Management plans to have ME 2 “running at capacity in the near future.” ME 2X mainline construction is 99% complete, and management is targeting an in-service date for late 2019.

Energy Transfer experienced strong growth in liquids during the quarter, with crude volumes increasing amid higher production in West Texas and growth from its Bakken Pipeline. Crude oil transportation volumes were 4.3 million b/d, from around 3.9 million b/d in 4Q2017. Crude terminal volumes reached 2.2 million b/d from a little more than 2 million b/d a year ago.

Driven by the North Texas, Permian and Northeast regions, gathered volumes and NGL production both rose year/year in the midstream segment.

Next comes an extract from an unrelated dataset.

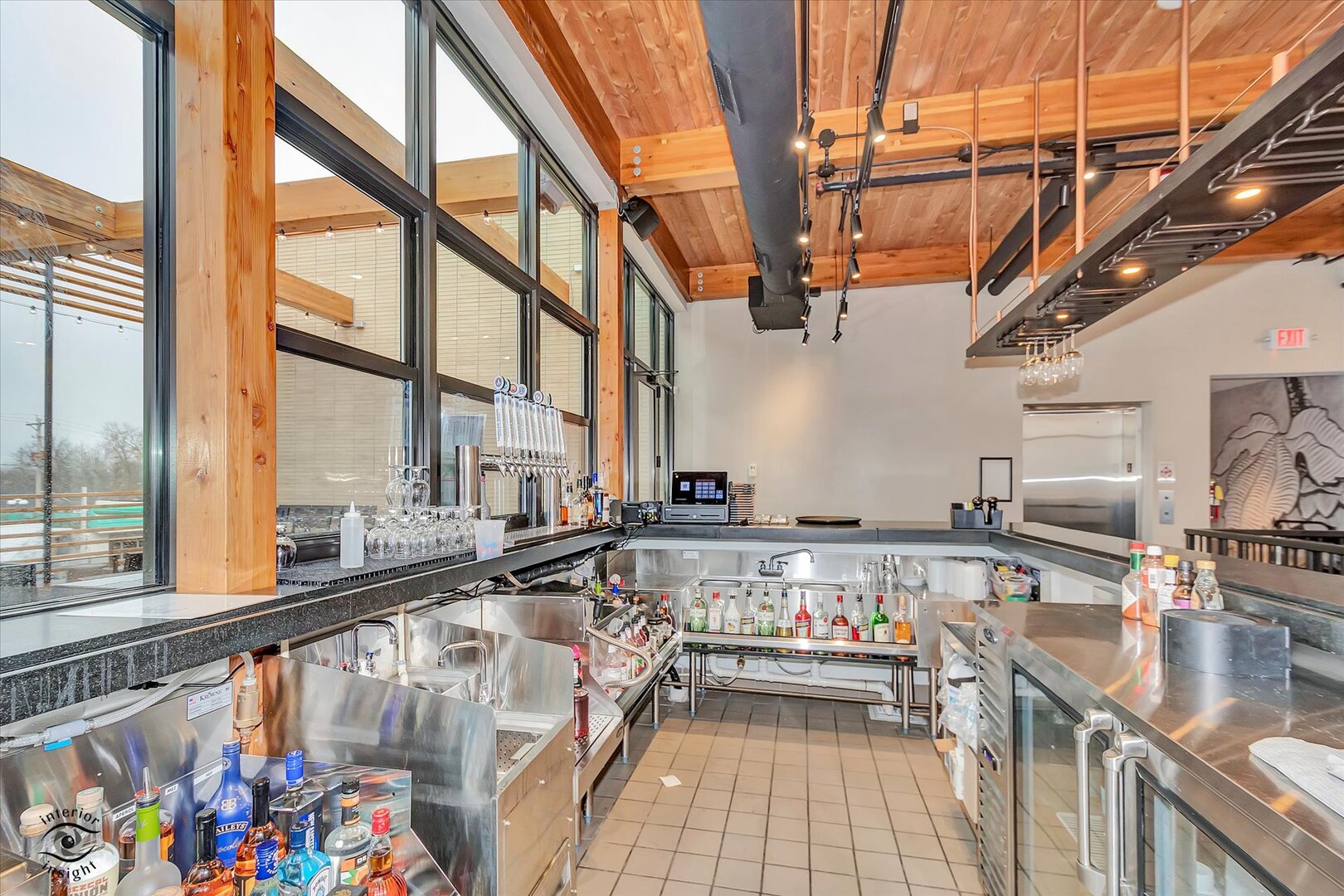 140 Washington Square, Washington, IL 61571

Gathered volumes totaled 12.8 trillion Btu/d, versus 11.5 trillion Btu/d in the year-ago period, while 558,000 b/d of NGLs were produced in the fourth quarter from 505,000 b/d a year ago.

In the NGL and refined products transportation and services segment, NGL transportation volumes climbed to just above 1.1 million b/d, up from 963,000 b/d in 4Q2017. Refined products transportation volumes fell year/year to 601,000 b/d from 618,000 b/d.

Management attributed the growth in transported NGLs to “increased volumes from the Permian region resulting from a ramp up in production from existing customers, higher throughput volumes on Mariner West driven by end user facility constraints in the prior period and higher throughput from Mariner South resulting from increased export volumes.”

The decline in refined products transportation volumes stemmed from “the timing of turnarounds at third-party refineries in the Midwest and Northeast regions.”

NGL fractionation volumes grew to 594,000 b/d from 455,000 b/d, driven by increased Permian volumes reaching the company’s Mont Belvieu, TX, facility, while NGL and refined products terminal volumes reached 898,000 b/d from 792,000 b/d in the year-ago period.

Energy Transfer reported net income of $617 million (26 cents/unit) in the fourth quarter, versus $251 million (22 cents) in 4Q2017. For 2018, net income was $1.694 billion ($1.16/unit), versus $954 million (85 cents) for 2017.